The Constitution Doesn't Mean a Damned Thing to the So-Called "Constitutionalists"

It turns out "constitutionalists" have their own "Living Constitution"

William Belknap, Secretary of War under President Ulysses S. Grant, was impeached and tried in the Senate — along with his magnificent beard — despite resigning before the impeachment vote.

This is a newsletter about liberty, free markets, and the Constitution. But as I recently explained, the party that used to stand for these concepts — the GOP — has now co-opted each of these ideas to mean something entirely different from what they meant when I was a member of the party.

In particular, the GOP now reads the Constitution to mean basically anything they want it to mean. This is the opposite of constitutionalism. Reading the Constitution honestly, in a manner that might even constrain you from doing things you otherwise want to do: that’s what constitutionalism is. Here is a classic expression of the concept from Justice Scalia:

MORGAN: Why you believe that people who burn the flag in America should be allowed to do so? And yet you personally, if you had the chance, would send them all in jail?

SCALIA: Yeah, if I were king, I -- I would not allow people to go about burning the American flag. However, we have a First Amendment, which says that the right of free speech shall not be abridged. And it is addressed, in particular, to speech critical of the government. I mean, that was the main kind of speech that tyrants would seek to suppress.

Burning the flag is a form of expression. Speech doesn't just mean written words or oral words. It could be semaphore. And burning a flag is a symbol that expresses an idea -- I hate the government, the government is unjust, whatever.

Justice Scalia would have liked to punish those dirty hippie flag-burners, but he believed the Constitution prevented him from carrying out his personal wishes. That’s real constitutionalism.

I tried to think of a good recent example of real constitutionalism in the last couple of years, and God help me, the best example I could think of came from a Democrat: Joe Biden, no less. Remember this moment from a September 2019 Democratic debate? (Start the video and watch it for one minute, ending at timestamp 3:16.)
——————————
Work instructions:
Carry on the constitutionalism essay above, picking up right after its last sentence.
——————————
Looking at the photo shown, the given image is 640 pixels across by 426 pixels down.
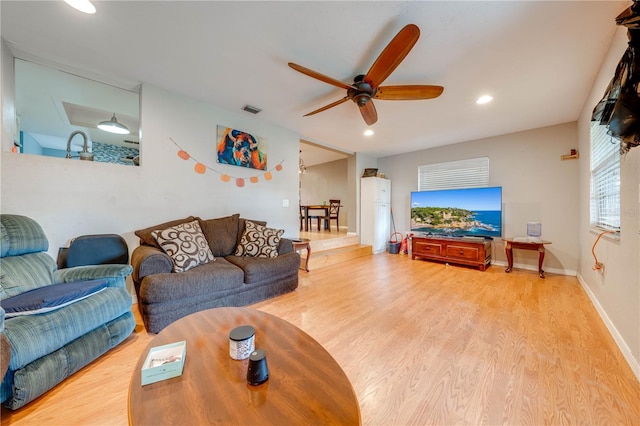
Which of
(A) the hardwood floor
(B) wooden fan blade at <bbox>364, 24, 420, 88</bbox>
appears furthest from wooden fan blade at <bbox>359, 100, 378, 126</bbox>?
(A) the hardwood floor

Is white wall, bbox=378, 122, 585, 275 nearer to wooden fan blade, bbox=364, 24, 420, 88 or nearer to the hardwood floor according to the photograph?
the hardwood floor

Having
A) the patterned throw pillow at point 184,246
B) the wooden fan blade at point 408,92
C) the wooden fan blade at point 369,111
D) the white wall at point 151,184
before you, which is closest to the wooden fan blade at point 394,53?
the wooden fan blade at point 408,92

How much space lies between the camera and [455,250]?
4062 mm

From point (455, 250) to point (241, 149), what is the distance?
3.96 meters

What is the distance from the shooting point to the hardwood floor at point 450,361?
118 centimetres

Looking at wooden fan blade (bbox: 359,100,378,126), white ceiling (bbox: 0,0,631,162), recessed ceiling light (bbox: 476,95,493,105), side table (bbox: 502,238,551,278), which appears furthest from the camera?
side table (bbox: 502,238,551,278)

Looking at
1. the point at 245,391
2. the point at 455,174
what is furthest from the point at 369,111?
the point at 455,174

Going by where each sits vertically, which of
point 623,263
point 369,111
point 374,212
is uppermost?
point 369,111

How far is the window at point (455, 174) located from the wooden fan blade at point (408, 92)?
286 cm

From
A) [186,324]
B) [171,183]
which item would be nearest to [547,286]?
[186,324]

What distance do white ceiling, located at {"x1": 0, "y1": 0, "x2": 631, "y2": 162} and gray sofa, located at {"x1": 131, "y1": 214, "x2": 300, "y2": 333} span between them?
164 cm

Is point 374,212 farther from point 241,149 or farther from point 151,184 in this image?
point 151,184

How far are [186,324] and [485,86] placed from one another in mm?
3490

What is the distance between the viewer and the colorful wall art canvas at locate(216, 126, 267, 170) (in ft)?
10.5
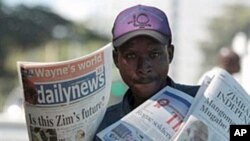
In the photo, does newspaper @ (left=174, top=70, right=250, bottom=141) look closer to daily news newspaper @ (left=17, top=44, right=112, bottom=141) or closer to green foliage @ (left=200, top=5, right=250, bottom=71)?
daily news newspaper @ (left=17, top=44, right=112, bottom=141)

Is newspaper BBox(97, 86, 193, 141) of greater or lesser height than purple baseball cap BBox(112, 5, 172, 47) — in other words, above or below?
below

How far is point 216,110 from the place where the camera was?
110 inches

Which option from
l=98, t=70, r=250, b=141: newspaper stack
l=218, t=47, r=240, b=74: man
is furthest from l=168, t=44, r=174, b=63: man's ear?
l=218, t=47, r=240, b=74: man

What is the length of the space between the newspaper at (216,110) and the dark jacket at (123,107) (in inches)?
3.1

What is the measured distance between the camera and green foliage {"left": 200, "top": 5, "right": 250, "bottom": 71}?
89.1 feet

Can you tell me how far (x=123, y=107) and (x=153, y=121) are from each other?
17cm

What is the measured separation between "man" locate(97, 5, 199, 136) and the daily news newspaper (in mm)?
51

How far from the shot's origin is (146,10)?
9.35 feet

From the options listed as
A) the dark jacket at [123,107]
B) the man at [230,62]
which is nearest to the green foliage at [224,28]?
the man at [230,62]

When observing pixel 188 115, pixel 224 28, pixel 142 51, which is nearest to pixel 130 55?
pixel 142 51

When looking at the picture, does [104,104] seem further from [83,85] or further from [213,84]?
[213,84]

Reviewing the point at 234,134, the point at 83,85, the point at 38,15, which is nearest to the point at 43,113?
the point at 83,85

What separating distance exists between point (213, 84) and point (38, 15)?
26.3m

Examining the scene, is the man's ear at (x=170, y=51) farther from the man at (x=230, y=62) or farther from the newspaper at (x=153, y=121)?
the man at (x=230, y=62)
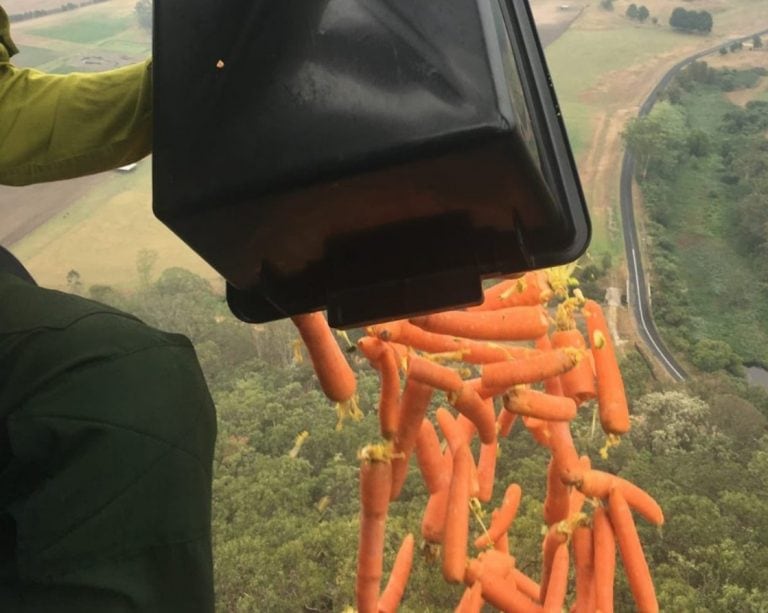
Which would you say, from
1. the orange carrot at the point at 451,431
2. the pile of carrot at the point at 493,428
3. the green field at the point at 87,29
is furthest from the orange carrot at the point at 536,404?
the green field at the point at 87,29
——————————
Output of the task:
MUIR: You did bring up assault weapons here, and many of you on this stage have talked about executive orders.

Senator Harris, you have said that you would take executive action on guns within your first 100 days...

HARRIS: Correct.

MUIR: ... including banning imports of AR-15 assault weapons.

HARRIS: That's right.

MUIR: President Obama, after Sandy Hook, more than 23 executive actions, and yet here we all are today.

In recent days former Vice President Biden has said about executive orders, "Some really talented people are seeking the nomination. They said 'I'm going to issue an executive order.'" Biden saying, "There's no constitutional authority to issue that executive order when they say 'I'm going to eliminate assault weapons,'" saying, "you can't do it by executive order any more than Trump can do things when he says he can do it by executive order."

Does the vice president have a point there?

BIDEN: Some things you can. Many things you can't.

MUIR: Let's let the senator answer.

HARRIS: Well, I mean, I would just say, hey, Joe, instead of saying, no, we can't, let's say yes, we can.



BIDEN: Let's be constitutional. We've got a Constitution.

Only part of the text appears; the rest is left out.